Movie fans were out in force on Friday night to see Johnny Depp take on role the role of notorious drug smuggler and IRA gun runner James ‘Whitey’ Bulger in Black Mass.
The Hollywood blockbuster is a brutal portrayal of the underworld boss whose weapons shipment to Irish terrorists was intercepted off the coast of Cork in 1984.
The recovery of the arsenal on board the trawler Marita Ann resulted in the arrest and conviction of senior IRA figure Martin Ferris – now a Sinn Fein TD for North Kerry.
Around 160 guns and 71,000 rounds of ammunition were seized by Gardai and Ferris was sentenced to 10 years in prison for his role in the plot.
The IRA informant Sean O’Callaghan had tipped off his handlers about the smuggling operation, but a close associate of Bulger’s in Boston, John McIntyre, was believed by his crime boss to be working for the FBI.
As a result of his suspicions, McIntyre was later murdered by Bulger – who had managed to evade capture for 16 years but would eventually go on trial for 19 murders.
Bulger is currently serving a life sentence in a Florida prison.
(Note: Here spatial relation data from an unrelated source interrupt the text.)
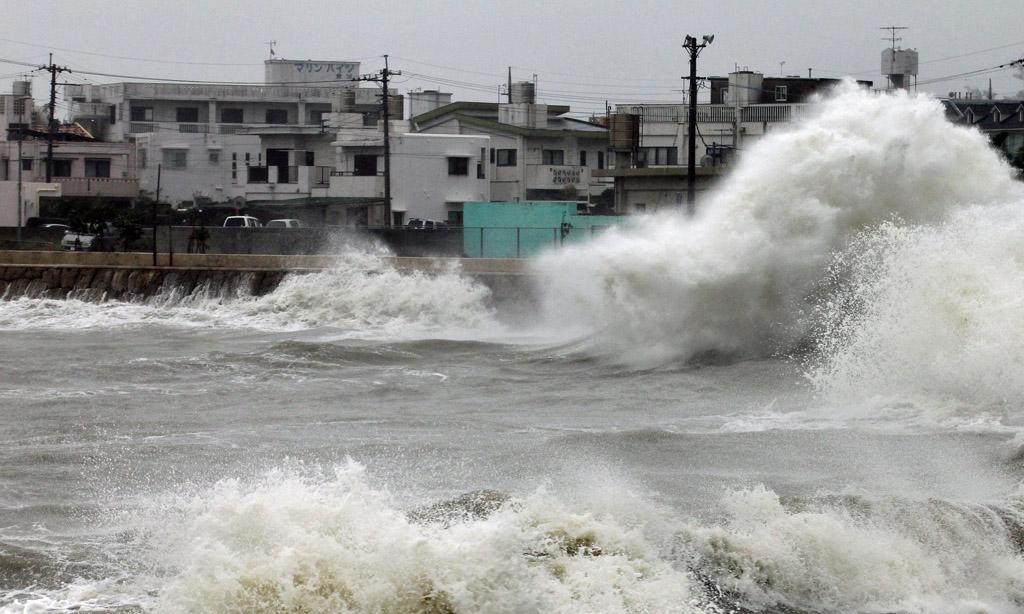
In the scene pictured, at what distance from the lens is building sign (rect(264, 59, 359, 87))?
230 ft

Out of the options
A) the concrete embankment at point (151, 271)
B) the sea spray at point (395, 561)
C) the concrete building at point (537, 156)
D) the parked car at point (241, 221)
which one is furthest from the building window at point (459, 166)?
the sea spray at point (395, 561)

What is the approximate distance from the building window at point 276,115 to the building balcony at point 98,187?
10.7m

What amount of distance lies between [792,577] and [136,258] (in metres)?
31.2

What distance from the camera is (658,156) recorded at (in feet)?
153

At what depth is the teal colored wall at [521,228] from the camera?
35750 mm

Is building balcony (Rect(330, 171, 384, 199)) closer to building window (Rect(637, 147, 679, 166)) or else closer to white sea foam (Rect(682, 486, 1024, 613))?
building window (Rect(637, 147, 679, 166))

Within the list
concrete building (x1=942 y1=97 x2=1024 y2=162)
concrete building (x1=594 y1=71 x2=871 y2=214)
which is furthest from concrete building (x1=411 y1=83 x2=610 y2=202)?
concrete building (x1=942 y1=97 x2=1024 y2=162)

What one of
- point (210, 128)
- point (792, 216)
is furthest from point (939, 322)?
point (210, 128)

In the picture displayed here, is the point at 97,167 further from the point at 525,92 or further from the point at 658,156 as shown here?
the point at 658,156

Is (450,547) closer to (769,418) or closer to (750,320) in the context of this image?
(769,418)

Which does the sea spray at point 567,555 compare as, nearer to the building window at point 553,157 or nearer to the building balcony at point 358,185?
the building balcony at point 358,185

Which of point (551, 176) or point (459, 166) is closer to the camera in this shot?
point (459, 166)

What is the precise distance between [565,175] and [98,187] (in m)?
20.3

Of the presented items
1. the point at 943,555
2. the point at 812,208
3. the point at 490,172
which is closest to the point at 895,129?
the point at 812,208
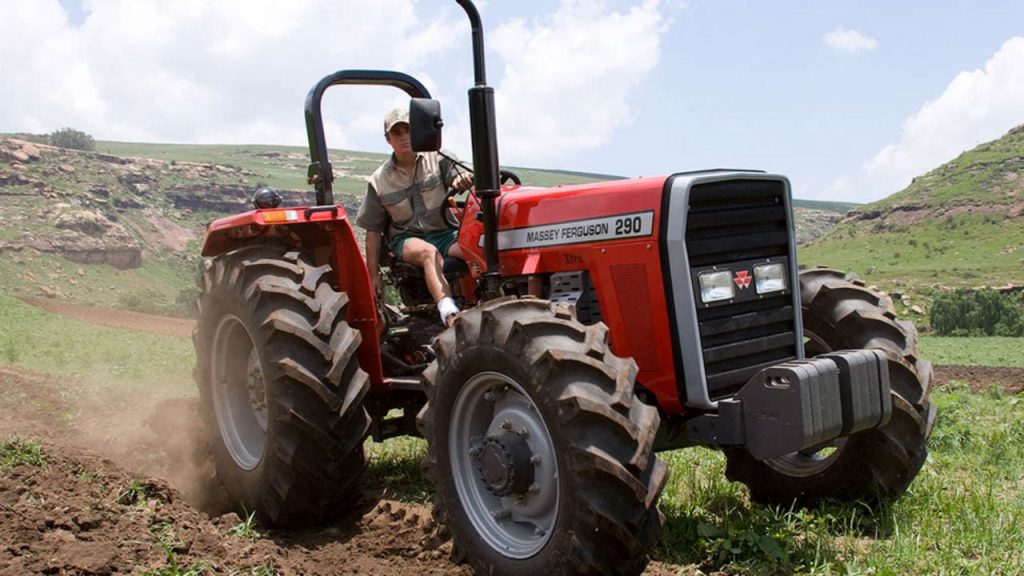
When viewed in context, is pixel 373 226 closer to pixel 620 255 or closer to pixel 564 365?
pixel 620 255

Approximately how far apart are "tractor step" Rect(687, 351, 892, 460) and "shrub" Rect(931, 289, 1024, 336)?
5917 cm

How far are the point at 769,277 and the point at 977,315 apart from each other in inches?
2416

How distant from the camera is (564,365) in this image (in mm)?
3654

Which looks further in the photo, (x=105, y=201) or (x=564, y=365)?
(x=105, y=201)

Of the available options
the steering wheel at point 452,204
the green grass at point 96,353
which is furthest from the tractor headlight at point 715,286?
the green grass at point 96,353

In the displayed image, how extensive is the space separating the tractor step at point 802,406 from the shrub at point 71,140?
127 m

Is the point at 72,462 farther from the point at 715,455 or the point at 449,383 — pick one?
the point at 715,455

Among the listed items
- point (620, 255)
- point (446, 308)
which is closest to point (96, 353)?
point (446, 308)

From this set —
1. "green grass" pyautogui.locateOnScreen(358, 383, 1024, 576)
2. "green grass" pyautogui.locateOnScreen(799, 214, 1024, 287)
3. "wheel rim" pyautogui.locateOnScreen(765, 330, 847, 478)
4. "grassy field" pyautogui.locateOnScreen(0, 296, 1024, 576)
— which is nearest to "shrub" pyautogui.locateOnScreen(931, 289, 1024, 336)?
"green grass" pyautogui.locateOnScreen(799, 214, 1024, 287)

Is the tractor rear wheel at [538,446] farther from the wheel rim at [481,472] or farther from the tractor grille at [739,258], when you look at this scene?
the tractor grille at [739,258]

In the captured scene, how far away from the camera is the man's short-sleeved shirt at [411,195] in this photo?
5992 millimetres

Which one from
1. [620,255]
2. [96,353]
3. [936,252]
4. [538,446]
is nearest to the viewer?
[538,446]

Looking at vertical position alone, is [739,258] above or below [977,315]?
above

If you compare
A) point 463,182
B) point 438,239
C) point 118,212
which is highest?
point 118,212
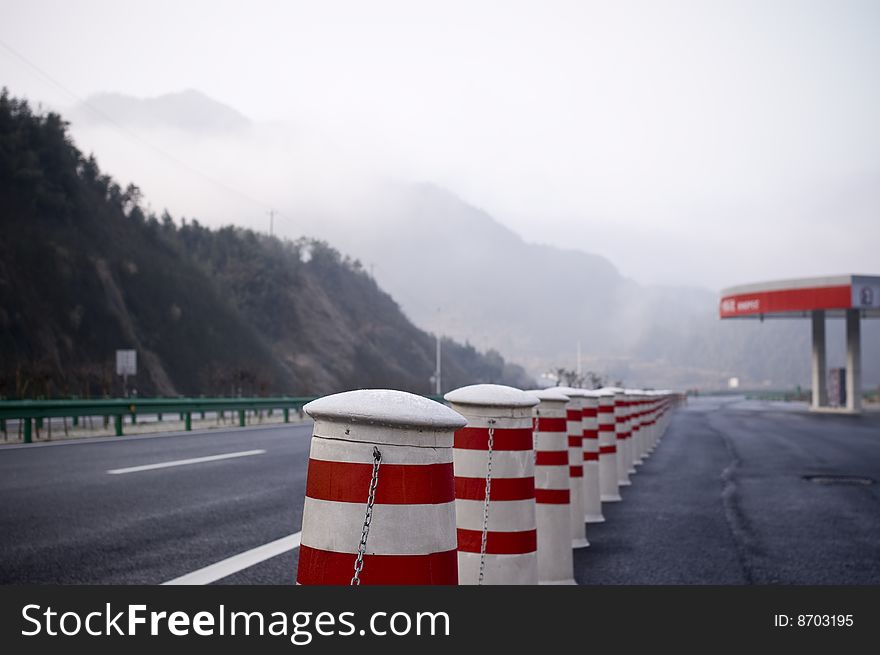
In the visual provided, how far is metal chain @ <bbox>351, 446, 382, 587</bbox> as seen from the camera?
3182 mm

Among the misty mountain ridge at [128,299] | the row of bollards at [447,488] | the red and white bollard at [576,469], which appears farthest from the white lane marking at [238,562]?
the misty mountain ridge at [128,299]

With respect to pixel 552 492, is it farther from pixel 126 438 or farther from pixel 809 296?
pixel 809 296

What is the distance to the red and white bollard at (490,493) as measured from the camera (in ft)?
16.8

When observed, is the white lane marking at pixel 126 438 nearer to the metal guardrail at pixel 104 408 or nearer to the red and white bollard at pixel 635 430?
the metal guardrail at pixel 104 408

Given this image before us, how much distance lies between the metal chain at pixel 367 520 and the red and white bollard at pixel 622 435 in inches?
386

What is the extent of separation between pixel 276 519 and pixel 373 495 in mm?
6085

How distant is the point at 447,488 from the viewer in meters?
3.43

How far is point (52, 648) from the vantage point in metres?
3.56

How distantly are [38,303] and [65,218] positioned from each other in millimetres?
9780

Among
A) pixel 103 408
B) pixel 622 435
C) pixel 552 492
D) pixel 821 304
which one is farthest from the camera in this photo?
pixel 821 304

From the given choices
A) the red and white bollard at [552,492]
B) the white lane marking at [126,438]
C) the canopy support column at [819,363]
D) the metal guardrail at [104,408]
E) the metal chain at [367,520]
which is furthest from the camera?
the canopy support column at [819,363]

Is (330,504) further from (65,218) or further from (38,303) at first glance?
(65,218)

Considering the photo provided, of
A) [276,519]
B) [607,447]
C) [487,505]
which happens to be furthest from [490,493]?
[607,447]

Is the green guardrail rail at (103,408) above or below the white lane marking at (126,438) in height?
above
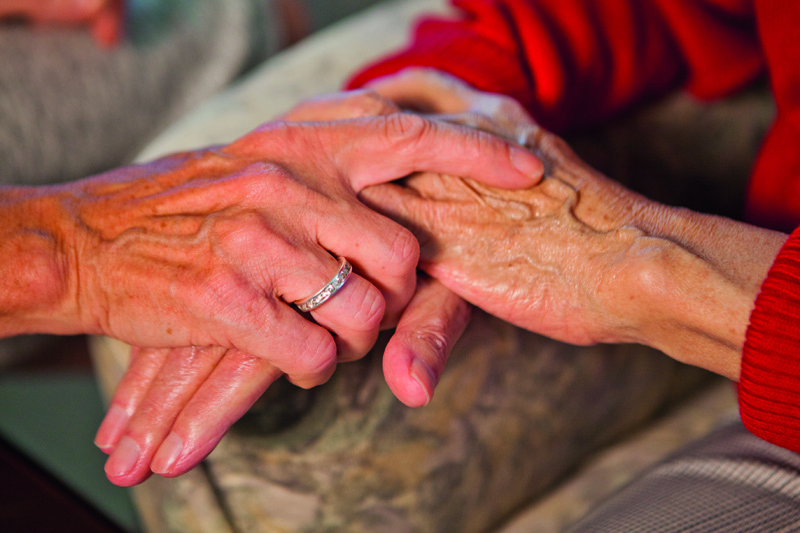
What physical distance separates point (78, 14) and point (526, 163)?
3.50 ft

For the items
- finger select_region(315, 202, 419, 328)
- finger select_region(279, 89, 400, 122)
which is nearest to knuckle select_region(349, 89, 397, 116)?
finger select_region(279, 89, 400, 122)

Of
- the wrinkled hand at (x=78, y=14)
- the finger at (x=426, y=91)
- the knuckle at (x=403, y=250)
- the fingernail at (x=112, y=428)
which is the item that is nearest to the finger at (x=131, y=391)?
the fingernail at (x=112, y=428)

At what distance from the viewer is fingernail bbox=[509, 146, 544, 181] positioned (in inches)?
28.0

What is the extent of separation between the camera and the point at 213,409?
625 millimetres

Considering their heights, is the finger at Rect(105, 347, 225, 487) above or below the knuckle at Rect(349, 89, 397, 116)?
below

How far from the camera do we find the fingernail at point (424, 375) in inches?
23.4

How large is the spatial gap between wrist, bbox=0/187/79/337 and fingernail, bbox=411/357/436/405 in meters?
0.37

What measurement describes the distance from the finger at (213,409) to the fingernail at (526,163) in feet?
1.18

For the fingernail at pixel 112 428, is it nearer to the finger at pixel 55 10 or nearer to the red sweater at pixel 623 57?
the red sweater at pixel 623 57

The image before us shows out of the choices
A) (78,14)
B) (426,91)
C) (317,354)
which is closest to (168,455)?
(317,354)

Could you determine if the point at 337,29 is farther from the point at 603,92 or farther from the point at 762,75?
the point at 762,75

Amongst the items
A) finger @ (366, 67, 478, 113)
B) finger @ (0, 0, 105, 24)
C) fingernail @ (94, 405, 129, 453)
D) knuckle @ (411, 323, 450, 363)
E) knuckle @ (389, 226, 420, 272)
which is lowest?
fingernail @ (94, 405, 129, 453)

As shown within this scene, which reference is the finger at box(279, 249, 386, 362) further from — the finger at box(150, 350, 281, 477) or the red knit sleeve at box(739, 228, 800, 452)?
the red knit sleeve at box(739, 228, 800, 452)

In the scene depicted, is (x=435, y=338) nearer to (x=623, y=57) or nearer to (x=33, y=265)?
(x=33, y=265)
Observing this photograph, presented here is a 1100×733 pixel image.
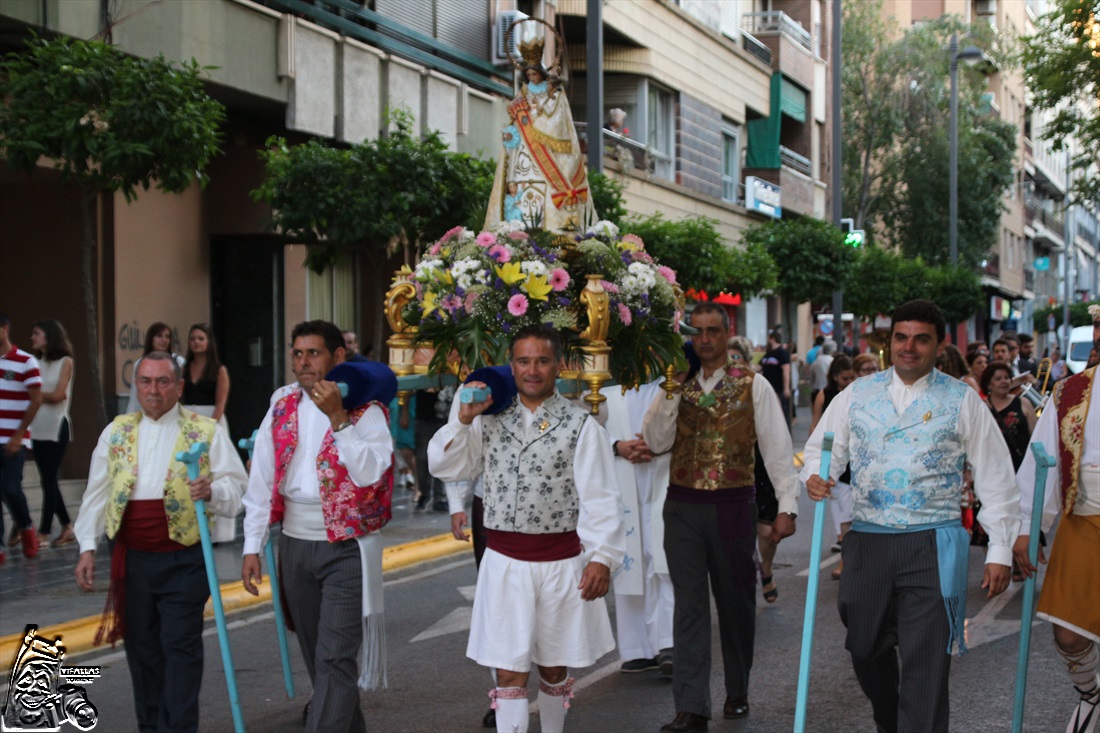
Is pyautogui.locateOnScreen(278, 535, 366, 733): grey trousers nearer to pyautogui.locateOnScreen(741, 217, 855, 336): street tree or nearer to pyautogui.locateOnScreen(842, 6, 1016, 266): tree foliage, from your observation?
pyautogui.locateOnScreen(741, 217, 855, 336): street tree

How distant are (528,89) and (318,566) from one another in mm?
3300

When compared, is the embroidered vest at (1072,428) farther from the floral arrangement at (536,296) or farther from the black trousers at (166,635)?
the black trousers at (166,635)

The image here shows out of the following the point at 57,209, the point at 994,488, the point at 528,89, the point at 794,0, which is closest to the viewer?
the point at 994,488

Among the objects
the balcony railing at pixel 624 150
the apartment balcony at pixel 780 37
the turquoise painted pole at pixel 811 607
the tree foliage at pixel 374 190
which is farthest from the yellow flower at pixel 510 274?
the apartment balcony at pixel 780 37

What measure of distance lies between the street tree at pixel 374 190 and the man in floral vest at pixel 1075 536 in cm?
963

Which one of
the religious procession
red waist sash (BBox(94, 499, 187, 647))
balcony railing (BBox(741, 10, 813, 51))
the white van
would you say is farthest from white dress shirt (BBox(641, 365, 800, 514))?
balcony railing (BBox(741, 10, 813, 51))

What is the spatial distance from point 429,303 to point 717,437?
162 centimetres

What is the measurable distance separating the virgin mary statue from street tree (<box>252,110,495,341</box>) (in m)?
6.94

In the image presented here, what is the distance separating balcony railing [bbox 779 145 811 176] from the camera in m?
36.1

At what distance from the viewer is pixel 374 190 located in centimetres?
1511

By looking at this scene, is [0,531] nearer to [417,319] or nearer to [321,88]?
[417,319]

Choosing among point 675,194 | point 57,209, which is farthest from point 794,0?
point 57,209

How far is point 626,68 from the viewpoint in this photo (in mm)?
27250

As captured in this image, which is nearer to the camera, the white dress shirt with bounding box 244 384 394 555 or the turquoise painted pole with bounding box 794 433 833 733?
the turquoise painted pole with bounding box 794 433 833 733
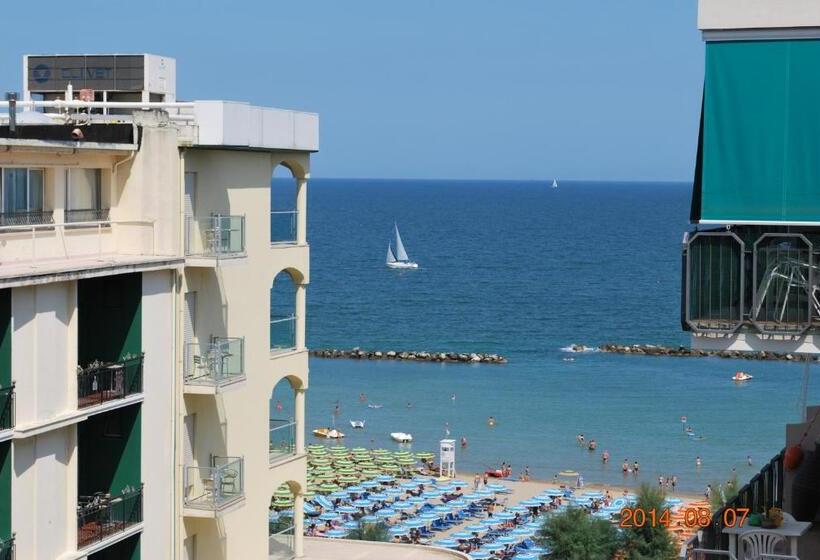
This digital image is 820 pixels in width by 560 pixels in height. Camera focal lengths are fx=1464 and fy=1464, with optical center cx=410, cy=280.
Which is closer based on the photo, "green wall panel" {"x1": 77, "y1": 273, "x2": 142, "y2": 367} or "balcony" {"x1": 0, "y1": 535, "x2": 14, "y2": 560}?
"balcony" {"x1": 0, "y1": 535, "x2": 14, "y2": 560}

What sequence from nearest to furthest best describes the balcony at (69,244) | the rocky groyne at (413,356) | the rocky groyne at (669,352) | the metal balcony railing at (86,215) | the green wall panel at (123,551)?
the balcony at (69,244) < the metal balcony railing at (86,215) < the green wall panel at (123,551) < the rocky groyne at (669,352) < the rocky groyne at (413,356)

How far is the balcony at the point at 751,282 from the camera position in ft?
56.6

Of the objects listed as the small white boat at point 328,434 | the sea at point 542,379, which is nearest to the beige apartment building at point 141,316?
the sea at point 542,379

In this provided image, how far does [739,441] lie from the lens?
66.2 metres

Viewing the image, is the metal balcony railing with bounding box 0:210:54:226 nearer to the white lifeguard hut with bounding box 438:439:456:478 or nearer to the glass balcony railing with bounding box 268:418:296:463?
the glass balcony railing with bounding box 268:418:296:463

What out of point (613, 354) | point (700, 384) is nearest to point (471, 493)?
point (700, 384)

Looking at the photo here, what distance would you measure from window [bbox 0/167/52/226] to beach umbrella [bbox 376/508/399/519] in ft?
105

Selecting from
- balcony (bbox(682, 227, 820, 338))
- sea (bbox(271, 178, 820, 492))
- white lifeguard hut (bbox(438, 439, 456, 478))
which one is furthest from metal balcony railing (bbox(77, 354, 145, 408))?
sea (bbox(271, 178, 820, 492))

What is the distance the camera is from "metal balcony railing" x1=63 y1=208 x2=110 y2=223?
18.6 metres

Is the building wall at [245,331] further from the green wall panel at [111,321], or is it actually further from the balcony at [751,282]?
the balcony at [751,282]

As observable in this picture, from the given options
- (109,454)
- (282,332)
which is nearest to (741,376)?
(282,332)

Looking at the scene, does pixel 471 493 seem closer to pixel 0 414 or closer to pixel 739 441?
pixel 739 441

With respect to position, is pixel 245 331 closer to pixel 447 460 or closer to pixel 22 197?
pixel 22 197

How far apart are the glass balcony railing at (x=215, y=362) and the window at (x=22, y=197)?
344cm
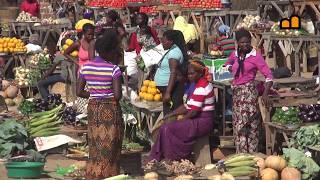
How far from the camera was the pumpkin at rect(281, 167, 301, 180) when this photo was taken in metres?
8.14

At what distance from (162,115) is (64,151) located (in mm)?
1407

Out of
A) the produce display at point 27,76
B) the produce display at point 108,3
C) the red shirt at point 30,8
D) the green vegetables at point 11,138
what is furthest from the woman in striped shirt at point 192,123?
the red shirt at point 30,8

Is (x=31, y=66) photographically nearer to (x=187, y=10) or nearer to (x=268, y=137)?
(x=187, y=10)

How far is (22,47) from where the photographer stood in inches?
699

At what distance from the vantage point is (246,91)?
932cm

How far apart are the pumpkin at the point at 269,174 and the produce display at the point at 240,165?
9 cm

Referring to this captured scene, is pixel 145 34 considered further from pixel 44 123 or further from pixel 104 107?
pixel 104 107

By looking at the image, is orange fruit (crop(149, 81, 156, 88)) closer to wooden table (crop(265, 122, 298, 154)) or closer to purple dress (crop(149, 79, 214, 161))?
purple dress (crop(149, 79, 214, 161))

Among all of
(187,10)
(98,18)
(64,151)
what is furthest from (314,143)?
(98,18)

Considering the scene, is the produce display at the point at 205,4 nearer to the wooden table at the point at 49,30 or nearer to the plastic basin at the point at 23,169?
the wooden table at the point at 49,30

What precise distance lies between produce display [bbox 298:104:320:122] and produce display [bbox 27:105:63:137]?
3.37 meters

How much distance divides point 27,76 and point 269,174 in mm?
8753

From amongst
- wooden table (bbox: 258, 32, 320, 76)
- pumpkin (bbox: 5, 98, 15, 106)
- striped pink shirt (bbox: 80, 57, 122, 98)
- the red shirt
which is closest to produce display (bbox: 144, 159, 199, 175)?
striped pink shirt (bbox: 80, 57, 122, 98)

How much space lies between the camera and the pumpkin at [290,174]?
26.7 ft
Depp’s performance as the ruthless mobster has been widely acclaimed as the highlight of an otherwise run-of-the-mill gangster flick.
In real life, while Whitey Bulger was one of the FBI’s most wanted, his brother Bill was a Democrat politician and president of the Massachusetts Senate.
In the movie, Bill is played by Benedict Cumberbatch.
The FBI agent credited with recruiting Whitey Bulger as an informant, John Connolly, is played by Joel Edgerton.
After Connolly convinced Bulger to provide information on organised crime – in return for the FBI’s help in keeping him one step ahead of his Mafia rivals – their relationship blossomed to become what was described as “an unholy alliance” that “spiralled out of control”.
Despite being tipped for an Academy Award for his latest role, Depp said he has “no interest” in one – claiming to get tongue tied if required to speak in public unscripted.
“I don’t want to have to talk,” the 52-year-old actor, who has spent three decades in front of the camera, told the BBC. “I don’t want to win one of those things ever,” he added.